Frankenstein’s Monster: A Tortured Creature

Frankenstein’s Monster: A Tortured Creature

In Mary Shelley’s iconic work Frankenstein, she paints a picture of a creature that didn’t mean to be what it was. He wasn’t a monster, but a human being who was simply stitched together from spare parts. He had an intellect and a soul, but to the people around him, he was simply a monster.

It’s no wonder he ended up doing what he did. Victor Frankenstein was more of a monster than the creature he created. As the book ends, father and creature sink to the depths in polar water and assumed the end of them both.

Other books have tried to expand on the Frankenstein mythos and movies have tended to treat him less than a tortured soul and more of the monster. It’s a classic case of people fearing what they don’t know.
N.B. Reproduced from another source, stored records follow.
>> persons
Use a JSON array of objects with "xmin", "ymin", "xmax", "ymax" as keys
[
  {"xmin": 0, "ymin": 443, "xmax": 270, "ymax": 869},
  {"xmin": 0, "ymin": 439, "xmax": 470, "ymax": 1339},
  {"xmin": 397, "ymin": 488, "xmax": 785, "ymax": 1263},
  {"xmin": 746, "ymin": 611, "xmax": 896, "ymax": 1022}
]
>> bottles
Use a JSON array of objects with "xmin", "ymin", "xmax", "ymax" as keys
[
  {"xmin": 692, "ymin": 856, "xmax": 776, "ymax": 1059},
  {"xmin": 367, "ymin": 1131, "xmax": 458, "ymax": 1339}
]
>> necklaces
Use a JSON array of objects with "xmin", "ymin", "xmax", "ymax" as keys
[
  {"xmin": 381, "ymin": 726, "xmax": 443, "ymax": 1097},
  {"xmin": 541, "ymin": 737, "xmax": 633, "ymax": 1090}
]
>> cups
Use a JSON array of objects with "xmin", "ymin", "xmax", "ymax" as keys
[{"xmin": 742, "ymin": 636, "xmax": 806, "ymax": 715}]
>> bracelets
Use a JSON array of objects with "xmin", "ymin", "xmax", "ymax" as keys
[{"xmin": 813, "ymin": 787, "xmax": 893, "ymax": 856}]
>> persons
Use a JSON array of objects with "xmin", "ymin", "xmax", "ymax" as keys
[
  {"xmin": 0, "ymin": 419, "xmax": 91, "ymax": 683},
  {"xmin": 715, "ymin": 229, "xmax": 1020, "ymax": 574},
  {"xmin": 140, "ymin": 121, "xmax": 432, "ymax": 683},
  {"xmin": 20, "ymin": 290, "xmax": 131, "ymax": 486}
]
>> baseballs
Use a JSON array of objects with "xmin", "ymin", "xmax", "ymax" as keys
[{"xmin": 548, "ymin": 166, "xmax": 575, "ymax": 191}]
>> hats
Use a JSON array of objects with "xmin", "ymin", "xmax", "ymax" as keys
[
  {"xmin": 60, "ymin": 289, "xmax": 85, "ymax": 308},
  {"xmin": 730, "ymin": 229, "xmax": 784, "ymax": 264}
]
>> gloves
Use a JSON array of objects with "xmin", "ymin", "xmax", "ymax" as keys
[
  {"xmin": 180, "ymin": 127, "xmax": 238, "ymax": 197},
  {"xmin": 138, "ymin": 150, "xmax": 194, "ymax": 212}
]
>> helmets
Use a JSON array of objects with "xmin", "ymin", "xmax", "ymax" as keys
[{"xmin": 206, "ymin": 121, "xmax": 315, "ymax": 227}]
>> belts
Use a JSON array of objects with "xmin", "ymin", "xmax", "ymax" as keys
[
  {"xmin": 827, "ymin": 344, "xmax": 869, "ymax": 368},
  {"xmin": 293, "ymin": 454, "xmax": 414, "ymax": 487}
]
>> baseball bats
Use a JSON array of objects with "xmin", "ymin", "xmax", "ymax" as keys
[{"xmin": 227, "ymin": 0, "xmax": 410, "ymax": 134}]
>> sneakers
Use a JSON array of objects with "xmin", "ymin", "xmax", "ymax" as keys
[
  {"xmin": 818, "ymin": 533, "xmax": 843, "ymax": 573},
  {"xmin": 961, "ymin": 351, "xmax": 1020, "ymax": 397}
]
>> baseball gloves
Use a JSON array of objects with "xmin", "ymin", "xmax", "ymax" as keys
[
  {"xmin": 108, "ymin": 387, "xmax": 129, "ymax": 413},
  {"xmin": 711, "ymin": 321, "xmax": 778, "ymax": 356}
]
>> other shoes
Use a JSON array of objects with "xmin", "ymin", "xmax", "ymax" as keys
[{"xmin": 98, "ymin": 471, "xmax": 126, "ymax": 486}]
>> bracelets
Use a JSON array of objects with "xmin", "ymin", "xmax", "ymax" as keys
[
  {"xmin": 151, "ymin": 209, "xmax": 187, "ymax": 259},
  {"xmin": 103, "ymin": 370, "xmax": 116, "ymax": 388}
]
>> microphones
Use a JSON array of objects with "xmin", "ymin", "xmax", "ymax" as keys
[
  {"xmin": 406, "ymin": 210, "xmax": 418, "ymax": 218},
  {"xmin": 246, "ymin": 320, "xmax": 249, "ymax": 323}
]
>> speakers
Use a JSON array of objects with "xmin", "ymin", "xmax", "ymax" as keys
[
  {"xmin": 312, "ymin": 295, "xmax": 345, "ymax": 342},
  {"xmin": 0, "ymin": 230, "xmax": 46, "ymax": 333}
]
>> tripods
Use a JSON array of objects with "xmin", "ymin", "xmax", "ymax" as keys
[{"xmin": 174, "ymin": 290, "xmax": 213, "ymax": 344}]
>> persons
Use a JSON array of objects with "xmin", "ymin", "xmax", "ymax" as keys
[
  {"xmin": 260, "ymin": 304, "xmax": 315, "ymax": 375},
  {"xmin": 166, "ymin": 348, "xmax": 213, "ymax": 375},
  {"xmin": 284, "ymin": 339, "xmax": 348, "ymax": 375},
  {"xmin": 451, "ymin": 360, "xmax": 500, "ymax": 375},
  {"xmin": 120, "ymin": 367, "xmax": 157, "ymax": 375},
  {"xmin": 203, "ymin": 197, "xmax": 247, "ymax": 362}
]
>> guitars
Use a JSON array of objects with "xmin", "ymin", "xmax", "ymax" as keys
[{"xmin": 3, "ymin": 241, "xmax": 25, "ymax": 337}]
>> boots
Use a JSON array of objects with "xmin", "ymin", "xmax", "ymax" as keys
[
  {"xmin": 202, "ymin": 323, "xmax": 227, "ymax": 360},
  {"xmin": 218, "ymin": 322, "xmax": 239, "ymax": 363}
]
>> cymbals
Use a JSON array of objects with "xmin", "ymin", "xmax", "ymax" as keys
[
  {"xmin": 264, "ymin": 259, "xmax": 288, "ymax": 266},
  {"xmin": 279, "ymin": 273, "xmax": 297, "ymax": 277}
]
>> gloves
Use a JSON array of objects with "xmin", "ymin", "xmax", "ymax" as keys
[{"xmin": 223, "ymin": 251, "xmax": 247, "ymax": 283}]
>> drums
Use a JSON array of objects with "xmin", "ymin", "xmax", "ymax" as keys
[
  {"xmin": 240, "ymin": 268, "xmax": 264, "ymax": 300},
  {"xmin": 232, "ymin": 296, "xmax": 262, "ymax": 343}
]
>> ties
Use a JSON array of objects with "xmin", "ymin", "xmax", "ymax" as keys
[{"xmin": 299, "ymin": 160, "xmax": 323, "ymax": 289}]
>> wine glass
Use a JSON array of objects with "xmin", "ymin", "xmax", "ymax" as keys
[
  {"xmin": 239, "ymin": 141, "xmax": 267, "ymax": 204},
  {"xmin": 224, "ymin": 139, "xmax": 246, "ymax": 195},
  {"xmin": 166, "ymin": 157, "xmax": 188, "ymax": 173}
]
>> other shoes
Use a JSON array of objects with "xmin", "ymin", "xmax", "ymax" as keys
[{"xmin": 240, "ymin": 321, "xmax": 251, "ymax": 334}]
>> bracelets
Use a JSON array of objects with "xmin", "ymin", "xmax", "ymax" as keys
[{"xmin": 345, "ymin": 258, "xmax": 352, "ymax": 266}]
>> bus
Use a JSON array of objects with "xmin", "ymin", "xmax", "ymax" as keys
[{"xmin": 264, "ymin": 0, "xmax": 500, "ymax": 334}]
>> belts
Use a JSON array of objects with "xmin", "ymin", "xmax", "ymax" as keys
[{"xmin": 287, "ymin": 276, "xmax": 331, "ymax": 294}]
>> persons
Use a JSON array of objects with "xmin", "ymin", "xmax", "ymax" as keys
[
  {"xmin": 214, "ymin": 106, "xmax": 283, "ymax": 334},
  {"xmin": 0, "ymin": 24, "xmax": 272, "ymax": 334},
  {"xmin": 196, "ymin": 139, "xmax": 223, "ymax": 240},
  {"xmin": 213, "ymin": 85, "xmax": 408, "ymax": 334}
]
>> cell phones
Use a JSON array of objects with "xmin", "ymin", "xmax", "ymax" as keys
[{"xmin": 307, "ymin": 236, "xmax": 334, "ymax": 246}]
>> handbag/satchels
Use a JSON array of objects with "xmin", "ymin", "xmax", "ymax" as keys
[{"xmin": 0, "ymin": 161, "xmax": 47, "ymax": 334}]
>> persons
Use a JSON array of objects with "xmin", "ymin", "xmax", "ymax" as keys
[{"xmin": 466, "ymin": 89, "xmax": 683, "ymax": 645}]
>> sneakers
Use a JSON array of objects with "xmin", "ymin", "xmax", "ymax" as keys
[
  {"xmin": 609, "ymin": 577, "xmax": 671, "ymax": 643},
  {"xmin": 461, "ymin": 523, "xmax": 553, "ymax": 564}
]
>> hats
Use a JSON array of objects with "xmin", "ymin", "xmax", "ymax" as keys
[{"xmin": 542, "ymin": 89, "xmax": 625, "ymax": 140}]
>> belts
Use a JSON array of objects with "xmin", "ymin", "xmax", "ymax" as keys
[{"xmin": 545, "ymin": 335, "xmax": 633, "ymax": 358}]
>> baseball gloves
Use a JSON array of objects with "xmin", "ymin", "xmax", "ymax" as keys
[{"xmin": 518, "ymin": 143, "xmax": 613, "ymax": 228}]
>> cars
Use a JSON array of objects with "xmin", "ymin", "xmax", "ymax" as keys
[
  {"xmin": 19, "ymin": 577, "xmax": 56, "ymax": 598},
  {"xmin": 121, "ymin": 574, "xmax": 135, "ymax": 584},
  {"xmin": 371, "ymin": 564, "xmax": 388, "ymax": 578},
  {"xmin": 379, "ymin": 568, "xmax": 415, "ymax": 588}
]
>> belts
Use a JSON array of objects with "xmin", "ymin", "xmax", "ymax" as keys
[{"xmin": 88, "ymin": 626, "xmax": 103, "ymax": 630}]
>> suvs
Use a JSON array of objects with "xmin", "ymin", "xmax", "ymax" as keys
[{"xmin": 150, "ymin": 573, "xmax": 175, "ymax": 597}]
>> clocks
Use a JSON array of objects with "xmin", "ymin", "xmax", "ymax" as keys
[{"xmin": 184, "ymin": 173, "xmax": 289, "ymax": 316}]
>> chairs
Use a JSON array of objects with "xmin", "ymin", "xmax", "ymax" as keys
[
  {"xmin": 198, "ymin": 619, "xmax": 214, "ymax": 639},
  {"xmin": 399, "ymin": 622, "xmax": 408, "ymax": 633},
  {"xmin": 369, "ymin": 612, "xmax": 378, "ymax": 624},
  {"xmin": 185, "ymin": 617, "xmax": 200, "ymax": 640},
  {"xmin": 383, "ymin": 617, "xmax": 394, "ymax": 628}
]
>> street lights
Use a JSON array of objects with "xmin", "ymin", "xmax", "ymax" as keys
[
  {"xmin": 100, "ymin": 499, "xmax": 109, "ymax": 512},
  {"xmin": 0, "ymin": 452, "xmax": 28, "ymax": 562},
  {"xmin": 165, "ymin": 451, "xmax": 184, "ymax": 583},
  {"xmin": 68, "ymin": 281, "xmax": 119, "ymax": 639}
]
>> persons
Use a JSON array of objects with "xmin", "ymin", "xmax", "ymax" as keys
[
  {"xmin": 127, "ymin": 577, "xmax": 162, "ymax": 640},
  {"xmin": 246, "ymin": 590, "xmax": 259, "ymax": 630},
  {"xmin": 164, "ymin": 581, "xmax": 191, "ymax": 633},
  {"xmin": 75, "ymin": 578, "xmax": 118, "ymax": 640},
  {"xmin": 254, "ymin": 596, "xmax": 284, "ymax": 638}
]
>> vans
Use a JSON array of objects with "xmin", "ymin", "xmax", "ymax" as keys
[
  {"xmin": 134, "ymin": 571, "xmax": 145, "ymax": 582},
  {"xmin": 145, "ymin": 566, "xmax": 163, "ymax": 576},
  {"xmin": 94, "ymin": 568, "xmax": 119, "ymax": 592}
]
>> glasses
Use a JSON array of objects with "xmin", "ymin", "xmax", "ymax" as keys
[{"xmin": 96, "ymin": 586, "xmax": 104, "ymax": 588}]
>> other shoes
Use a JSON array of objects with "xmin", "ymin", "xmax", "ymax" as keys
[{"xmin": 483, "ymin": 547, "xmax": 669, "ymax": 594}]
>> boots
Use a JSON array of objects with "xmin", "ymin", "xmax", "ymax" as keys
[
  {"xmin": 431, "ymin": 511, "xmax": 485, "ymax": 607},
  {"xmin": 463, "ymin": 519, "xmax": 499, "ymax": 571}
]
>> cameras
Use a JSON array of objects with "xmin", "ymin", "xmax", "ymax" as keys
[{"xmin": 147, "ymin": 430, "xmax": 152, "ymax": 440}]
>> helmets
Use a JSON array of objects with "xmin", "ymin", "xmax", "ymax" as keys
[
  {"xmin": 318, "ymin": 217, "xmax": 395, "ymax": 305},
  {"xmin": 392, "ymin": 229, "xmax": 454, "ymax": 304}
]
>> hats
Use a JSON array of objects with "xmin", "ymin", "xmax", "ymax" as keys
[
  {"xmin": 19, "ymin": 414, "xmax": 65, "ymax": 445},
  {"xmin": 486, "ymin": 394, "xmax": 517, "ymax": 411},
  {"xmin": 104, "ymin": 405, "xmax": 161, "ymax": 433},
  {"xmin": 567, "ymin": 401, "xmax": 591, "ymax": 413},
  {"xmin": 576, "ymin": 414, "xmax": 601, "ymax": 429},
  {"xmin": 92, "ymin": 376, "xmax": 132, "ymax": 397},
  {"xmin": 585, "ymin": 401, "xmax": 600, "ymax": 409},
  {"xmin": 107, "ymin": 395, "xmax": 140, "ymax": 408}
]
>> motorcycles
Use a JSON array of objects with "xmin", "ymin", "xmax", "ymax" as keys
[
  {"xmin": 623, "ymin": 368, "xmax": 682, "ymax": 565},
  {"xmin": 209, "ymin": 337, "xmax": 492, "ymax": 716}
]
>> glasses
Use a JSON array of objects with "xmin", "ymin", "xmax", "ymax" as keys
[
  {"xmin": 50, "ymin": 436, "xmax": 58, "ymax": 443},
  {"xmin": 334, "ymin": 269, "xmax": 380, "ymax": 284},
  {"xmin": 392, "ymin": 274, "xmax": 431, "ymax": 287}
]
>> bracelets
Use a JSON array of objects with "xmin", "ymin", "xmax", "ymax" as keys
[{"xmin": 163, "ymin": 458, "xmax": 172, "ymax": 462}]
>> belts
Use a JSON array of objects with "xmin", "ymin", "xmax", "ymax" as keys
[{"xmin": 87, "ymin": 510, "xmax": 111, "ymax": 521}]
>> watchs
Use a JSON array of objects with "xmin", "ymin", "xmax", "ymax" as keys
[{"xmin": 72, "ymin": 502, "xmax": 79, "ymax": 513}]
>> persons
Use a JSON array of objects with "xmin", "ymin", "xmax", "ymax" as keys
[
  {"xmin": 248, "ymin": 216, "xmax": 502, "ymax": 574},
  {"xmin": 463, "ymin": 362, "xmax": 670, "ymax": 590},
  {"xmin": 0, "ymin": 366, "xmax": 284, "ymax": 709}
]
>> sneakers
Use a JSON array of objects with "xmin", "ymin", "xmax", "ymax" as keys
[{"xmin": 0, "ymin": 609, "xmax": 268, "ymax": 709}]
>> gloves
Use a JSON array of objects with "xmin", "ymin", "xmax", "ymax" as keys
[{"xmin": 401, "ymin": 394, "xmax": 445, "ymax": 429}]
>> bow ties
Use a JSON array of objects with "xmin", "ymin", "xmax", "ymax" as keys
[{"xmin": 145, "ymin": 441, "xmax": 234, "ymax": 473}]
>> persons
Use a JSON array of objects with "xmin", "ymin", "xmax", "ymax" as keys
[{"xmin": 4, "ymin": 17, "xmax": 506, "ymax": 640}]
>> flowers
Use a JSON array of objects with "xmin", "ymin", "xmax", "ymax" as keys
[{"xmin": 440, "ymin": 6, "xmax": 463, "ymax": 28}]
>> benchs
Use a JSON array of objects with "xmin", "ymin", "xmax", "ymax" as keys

Had Frankenstein accepted the creature and spent time helping him learn and letting the world see him for what he was.

Instead, Frankenstein treated the creature like property. It was an experiment that needed to be hid away even though it longed to be outside. It had no social skills and no way to deal with the unknown forces of the outside world.

The operations used to create him, left the creature hideous and corpse-like. He was treated like a dog by Frankenstein and it’s not surprising he escaped. The people who saw him thought he was a monster and he changed his behavior to suit. Had things been treated differently, Frankenstein could have had a very different ending.